I've spent like 2 days on this semi-toy project, for which I would have been paid generously had I chosen to work for a client instead. This pleasure cost me hundreds of €s not earned. But it feels ssooooo good to code smth just for pleasure.

Totally worth it!

More pleasure than money could buy?

Care to share? I'm intrigued 😁

I started a flutter app yesterday. I hope it will give me pleasure too :D

@electrineer prolly yes. Money will buy me smth others have done. For me the pleasure is to play with stuff myself :)

if only I could buy time...

@ScriptCoded nothing fancy. Playing with go [learning], building a universal kernelspace loadbalancer based on iptables. My app will be its controlplane: healthchecks, api, configuration, mgmt, monitoring, etc

@netikras 🥴 you have me confused

@ScriptCoded how come?

@netikras what is the interface of the app? CLI? Web? Is it a monitoring service or does is combine data monitored by other services? And did you make a load balancer on kernel level? I made a load balancer in C: no overhead. In python: 50% slower. But that's on localhost. For internet it's just fine. A python loadbalancer is around 40 lines if you don't have too much balancing logic and just choose a random target to forward to.

@retoor currently it's still a wip. Main interface is cli, rest is tbd [maybe].

Yes, kernel-level lb. It's based on netfilter, which operates in kernel. It itself supports loadbalancing, but managing it is tedious and it does not have healthchecks.

The project is basically an iptables wrapper.
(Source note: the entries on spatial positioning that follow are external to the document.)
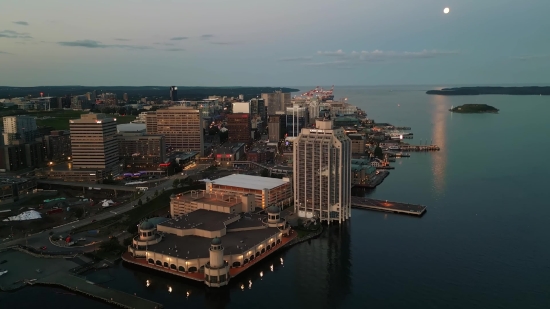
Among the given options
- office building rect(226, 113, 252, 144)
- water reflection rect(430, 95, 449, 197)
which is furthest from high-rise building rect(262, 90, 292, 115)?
water reflection rect(430, 95, 449, 197)

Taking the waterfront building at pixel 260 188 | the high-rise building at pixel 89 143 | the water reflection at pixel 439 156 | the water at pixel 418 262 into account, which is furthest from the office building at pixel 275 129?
the waterfront building at pixel 260 188

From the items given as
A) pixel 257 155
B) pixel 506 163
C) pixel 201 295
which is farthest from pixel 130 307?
pixel 506 163

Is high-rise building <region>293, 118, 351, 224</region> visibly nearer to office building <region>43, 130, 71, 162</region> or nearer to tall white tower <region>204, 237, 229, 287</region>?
tall white tower <region>204, 237, 229, 287</region>

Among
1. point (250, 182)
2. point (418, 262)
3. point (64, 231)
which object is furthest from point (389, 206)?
point (64, 231)

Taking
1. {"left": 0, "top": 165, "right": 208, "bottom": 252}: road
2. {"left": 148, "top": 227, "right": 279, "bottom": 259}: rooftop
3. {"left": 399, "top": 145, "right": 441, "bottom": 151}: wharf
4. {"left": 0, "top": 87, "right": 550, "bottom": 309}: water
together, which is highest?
{"left": 399, "top": 145, "right": 441, "bottom": 151}: wharf

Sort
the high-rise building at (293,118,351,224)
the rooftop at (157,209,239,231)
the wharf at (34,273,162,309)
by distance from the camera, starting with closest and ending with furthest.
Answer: the wharf at (34,273,162,309) → the rooftop at (157,209,239,231) → the high-rise building at (293,118,351,224)

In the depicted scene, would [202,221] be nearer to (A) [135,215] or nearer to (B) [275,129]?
(A) [135,215]

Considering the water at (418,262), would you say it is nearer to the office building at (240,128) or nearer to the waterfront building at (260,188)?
the waterfront building at (260,188)

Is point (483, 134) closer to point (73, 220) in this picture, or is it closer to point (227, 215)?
point (227, 215)
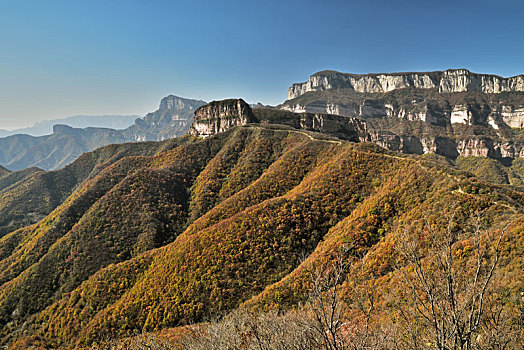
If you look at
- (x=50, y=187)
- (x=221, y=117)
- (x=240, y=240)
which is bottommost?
(x=240, y=240)

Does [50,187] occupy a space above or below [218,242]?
above

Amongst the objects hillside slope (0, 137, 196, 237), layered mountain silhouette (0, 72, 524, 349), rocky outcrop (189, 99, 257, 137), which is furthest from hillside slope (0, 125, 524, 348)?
rocky outcrop (189, 99, 257, 137)

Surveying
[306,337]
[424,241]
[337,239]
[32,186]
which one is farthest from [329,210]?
[32,186]

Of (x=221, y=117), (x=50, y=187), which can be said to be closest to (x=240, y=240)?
(x=221, y=117)

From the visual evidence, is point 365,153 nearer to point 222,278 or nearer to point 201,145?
point 222,278

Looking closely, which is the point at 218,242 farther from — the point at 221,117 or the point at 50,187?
the point at 50,187

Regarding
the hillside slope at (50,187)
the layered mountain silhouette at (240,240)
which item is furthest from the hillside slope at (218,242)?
the hillside slope at (50,187)

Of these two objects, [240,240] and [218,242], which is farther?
[218,242]
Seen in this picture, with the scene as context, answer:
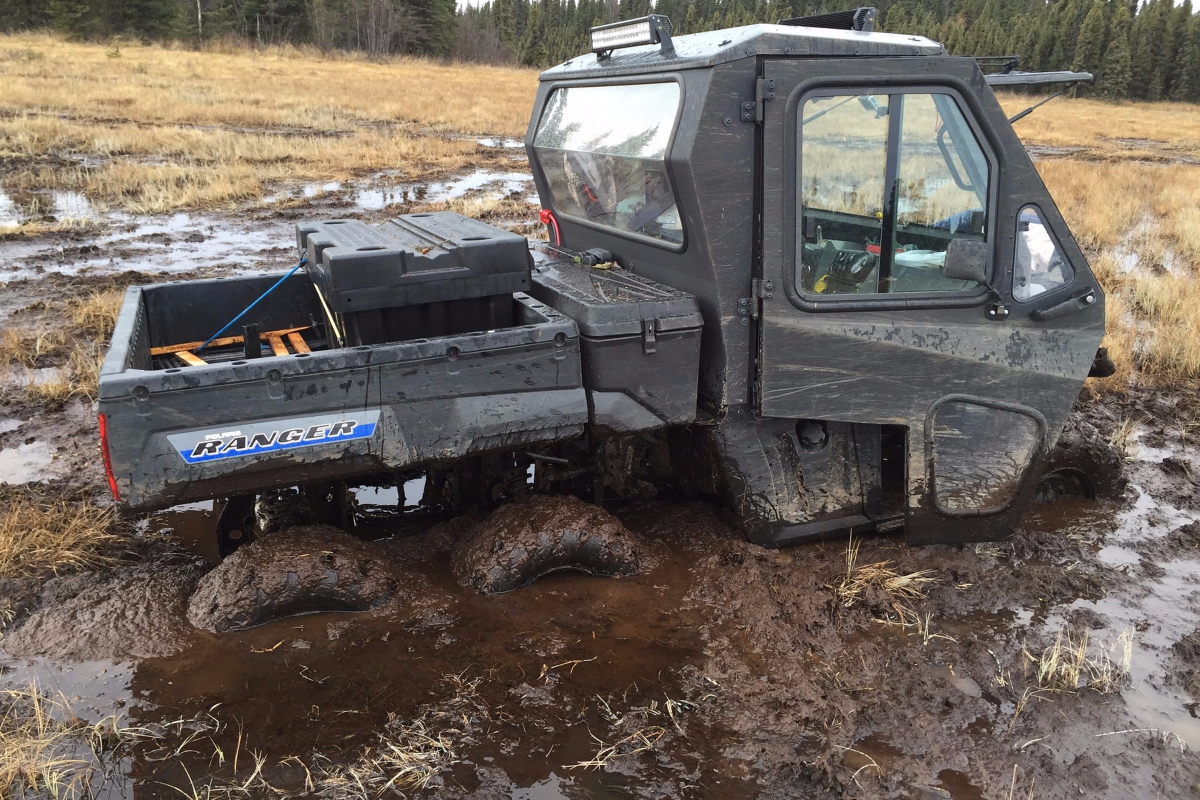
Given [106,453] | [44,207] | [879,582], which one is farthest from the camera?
[44,207]

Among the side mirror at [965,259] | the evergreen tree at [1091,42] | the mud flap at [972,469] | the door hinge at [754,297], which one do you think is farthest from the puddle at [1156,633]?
the evergreen tree at [1091,42]

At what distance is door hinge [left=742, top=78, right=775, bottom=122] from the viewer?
3428 mm

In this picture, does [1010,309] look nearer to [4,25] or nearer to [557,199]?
[557,199]

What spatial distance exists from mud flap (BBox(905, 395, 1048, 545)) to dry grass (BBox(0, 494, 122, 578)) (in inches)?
142

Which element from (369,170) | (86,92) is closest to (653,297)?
(369,170)

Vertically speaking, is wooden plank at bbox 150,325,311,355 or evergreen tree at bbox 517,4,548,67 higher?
evergreen tree at bbox 517,4,548,67

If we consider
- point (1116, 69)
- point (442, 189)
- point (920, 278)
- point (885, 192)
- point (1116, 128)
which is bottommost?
point (920, 278)

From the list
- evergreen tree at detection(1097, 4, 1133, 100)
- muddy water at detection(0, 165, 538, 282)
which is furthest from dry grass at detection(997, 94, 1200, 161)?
muddy water at detection(0, 165, 538, 282)

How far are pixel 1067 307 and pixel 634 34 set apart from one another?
219 centimetres

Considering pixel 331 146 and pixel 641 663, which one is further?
pixel 331 146

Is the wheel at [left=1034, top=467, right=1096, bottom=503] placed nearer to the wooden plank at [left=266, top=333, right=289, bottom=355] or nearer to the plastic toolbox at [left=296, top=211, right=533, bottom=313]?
the plastic toolbox at [left=296, top=211, right=533, bottom=313]

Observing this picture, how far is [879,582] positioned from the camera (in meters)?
4.01

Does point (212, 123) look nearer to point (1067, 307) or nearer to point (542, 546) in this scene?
point (542, 546)

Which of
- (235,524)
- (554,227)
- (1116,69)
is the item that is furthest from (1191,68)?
(235,524)
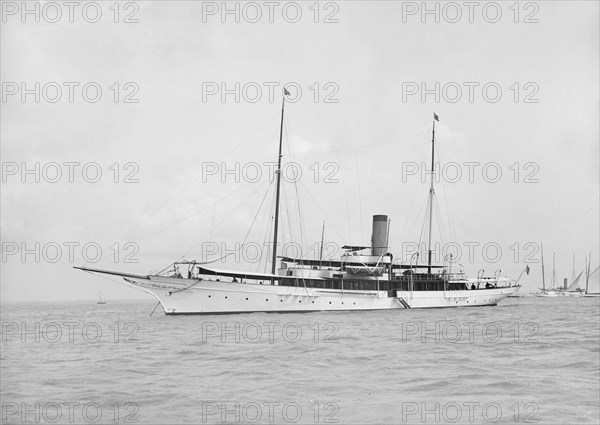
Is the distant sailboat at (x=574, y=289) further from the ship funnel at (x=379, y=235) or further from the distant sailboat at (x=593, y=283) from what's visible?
the ship funnel at (x=379, y=235)

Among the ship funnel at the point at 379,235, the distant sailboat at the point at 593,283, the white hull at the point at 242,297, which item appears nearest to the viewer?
the white hull at the point at 242,297

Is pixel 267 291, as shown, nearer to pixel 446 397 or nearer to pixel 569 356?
pixel 569 356

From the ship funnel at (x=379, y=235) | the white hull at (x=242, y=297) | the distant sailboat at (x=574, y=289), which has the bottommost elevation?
the distant sailboat at (x=574, y=289)

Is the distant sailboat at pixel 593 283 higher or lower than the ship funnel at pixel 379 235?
lower

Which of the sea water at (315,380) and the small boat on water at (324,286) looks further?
the small boat on water at (324,286)

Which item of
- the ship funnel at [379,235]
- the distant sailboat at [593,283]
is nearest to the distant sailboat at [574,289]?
the distant sailboat at [593,283]

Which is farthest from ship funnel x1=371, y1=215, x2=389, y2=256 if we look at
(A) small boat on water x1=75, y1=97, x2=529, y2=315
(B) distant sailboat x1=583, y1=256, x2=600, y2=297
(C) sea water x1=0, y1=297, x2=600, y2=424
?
(B) distant sailboat x1=583, y1=256, x2=600, y2=297

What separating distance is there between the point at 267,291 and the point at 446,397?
29.5m

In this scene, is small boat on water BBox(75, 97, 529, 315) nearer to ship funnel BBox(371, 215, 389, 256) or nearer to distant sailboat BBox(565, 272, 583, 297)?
ship funnel BBox(371, 215, 389, 256)

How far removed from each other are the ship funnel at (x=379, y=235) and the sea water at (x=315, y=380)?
24.1 metres

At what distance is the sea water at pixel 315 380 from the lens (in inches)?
432

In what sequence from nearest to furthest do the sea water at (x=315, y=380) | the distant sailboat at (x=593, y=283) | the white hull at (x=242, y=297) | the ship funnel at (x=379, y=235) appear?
1. the sea water at (x=315, y=380)
2. the white hull at (x=242, y=297)
3. the ship funnel at (x=379, y=235)
4. the distant sailboat at (x=593, y=283)

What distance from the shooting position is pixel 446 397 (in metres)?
12.2

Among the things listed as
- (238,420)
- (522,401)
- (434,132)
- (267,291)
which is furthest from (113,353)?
(434,132)
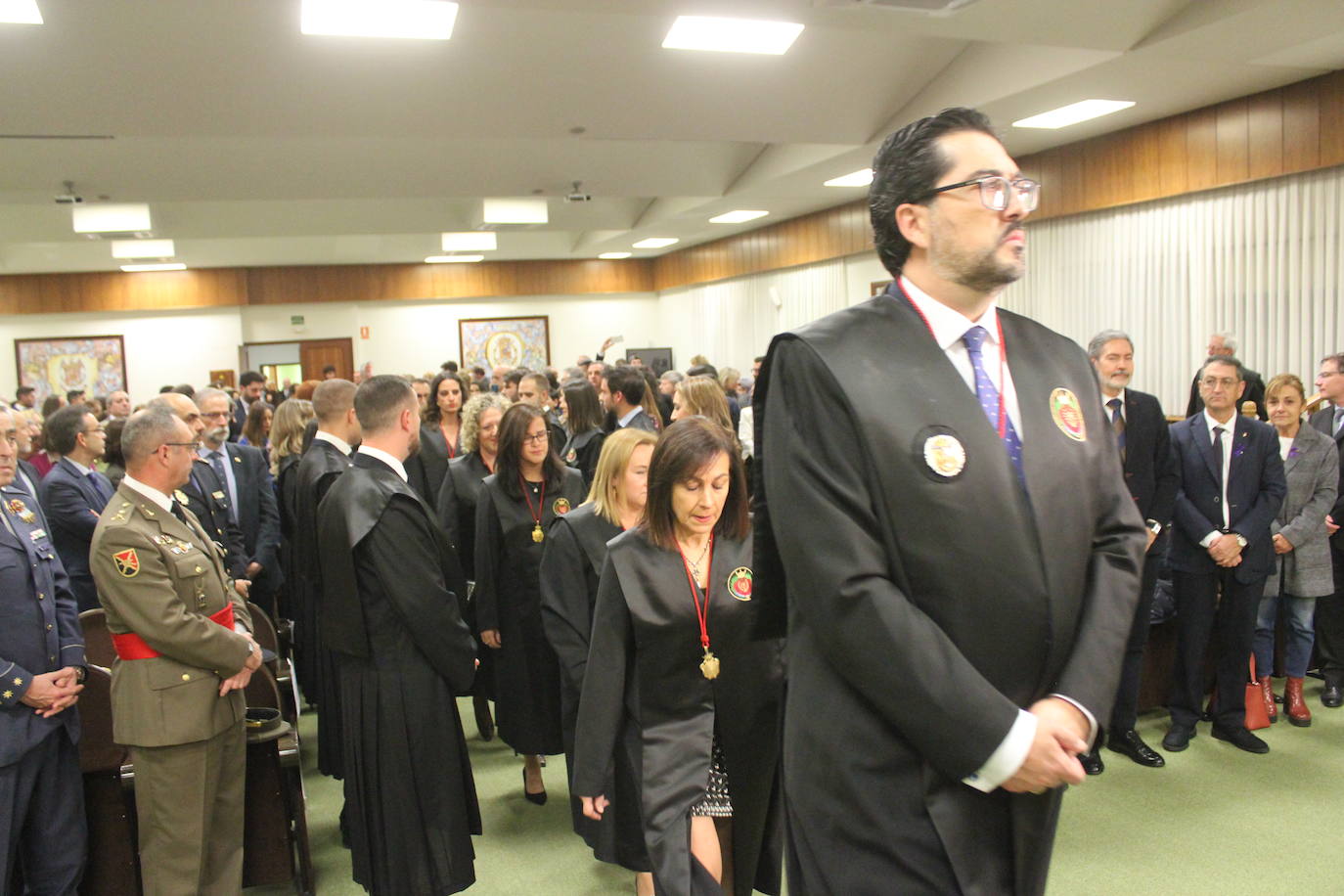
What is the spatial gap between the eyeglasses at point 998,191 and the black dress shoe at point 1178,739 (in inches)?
160

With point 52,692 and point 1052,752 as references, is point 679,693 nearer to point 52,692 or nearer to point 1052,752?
point 1052,752

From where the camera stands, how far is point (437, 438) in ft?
19.6

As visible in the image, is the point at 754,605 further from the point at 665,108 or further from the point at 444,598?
the point at 665,108

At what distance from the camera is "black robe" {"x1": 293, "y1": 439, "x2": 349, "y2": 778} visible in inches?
153

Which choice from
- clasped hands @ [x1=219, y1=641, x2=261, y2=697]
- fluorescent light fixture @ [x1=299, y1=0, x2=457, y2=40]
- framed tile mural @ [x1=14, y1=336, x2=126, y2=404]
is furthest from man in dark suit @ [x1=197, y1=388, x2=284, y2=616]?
framed tile mural @ [x1=14, y1=336, x2=126, y2=404]

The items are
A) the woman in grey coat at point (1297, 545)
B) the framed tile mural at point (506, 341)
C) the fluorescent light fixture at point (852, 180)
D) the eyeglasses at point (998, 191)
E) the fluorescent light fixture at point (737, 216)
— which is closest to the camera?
the eyeglasses at point (998, 191)

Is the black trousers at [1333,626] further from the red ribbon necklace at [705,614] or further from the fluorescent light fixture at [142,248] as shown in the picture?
the fluorescent light fixture at [142,248]

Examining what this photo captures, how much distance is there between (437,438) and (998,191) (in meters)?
4.93

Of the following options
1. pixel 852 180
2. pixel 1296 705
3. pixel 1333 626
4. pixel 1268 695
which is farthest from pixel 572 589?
pixel 852 180

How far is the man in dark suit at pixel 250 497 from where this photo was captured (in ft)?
18.5

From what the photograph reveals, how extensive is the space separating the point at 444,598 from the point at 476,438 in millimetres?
1951

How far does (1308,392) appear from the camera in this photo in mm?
7117

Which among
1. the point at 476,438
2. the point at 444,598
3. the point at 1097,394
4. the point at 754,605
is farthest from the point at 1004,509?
the point at 476,438

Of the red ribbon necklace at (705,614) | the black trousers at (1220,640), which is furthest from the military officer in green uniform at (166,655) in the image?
the black trousers at (1220,640)
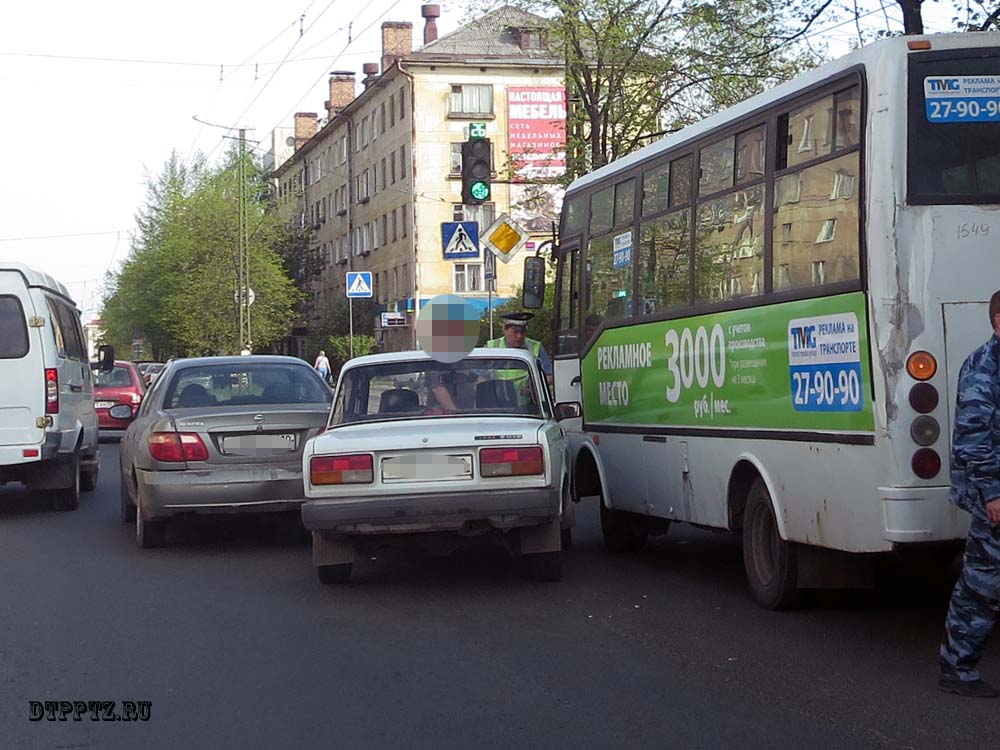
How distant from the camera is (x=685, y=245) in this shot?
1045cm

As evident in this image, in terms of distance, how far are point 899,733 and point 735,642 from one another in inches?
83.8

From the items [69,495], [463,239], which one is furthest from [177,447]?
[463,239]

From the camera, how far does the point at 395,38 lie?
Answer: 8019cm

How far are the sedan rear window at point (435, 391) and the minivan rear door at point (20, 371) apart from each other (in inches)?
238

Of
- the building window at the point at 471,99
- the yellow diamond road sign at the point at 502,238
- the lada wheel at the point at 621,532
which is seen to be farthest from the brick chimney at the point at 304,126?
the lada wheel at the point at 621,532

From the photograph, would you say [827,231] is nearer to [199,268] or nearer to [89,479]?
[89,479]

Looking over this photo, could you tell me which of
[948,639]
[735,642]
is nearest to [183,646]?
[735,642]

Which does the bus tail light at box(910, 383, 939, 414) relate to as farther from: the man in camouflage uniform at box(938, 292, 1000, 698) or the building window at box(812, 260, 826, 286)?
the building window at box(812, 260, 826, 286)

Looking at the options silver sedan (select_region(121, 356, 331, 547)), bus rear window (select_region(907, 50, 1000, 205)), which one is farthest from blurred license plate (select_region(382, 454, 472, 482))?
bus rear window (select_region(907, 50, 1000, 205))

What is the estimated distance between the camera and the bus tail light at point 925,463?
751 centimetres

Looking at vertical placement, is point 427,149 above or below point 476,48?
below

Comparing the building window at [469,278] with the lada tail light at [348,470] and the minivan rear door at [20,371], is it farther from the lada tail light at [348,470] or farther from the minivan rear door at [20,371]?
the lada tail light at [348,470]

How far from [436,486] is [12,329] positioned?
7831mm

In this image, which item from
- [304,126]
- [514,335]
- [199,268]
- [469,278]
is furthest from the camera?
[304,126]
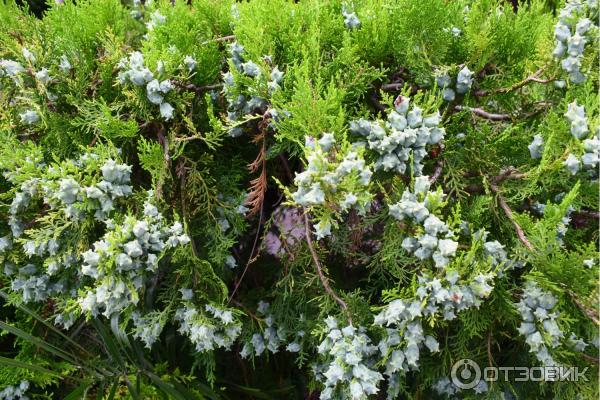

Which makes it a good candidate for further development - a k8s operator managing nodes' firewall rules through a daemonset. This will enable me to have hybrid clusters [mixed nodes: multicloud, physical, etc.] with publicly exposed all ports, but protected by a common firewall config - iptables.

> cost me hundreds of €s not earned

Spoken like the CEO of a big game dev company who is complaining about piracy 🙃

@Lensflare well why make games if you aren't being paid for them

why go into work if they're not gonna pay you

@jestdotty relax, I‘m criticizing the AAA game industry, not @netikras

@Lensflare it's not emotional, it's logical. the philosophy behind it doesn't fit

@netikras Because I was too tired to try and understand 😄 What benefit do you get from having it be in kernelspace?

@ScriptCoded performance. Not crossing any kernel rings for any of the forwarded packets, not making any syscalls. Not making double accounting for sockets. And perfectly fitting all the needed 'working' state in memory, in kernel, even if the app crashes. In fact, the only way to crash such a LB is to crash the OS itself, so bugs in my code will not affect traffic directly - they will only prevent state in kernelspace from being updated [eg running h/c against targets and taking them to LB_OFFLINE chain if hc fails, which does not happen THAT often]

My client is fintech, so every millisecond counts

@netikras Oh cool! But I thought you had no client?